◆ Description of the task
Below is a listing. Write out exactly its lines between the one holding "Sofitel Plaza Hanoi : Hotel Lobby" and the one holding "Обнаженная стерва раздвинула", inclusive.

◆ Available records
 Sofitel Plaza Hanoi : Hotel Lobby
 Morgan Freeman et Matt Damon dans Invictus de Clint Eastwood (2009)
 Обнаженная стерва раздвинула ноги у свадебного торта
==
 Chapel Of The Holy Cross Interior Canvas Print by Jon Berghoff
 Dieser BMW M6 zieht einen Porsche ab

◆ Solution to the exercise
 Sofitel Plaza Hanoi : Hotel Lobby
 Morgan Freeman et Matt Damon dans Invictus de Clint Eastwood (2009)
 Обнаженная стерва раздвинула ноги у свадебного торта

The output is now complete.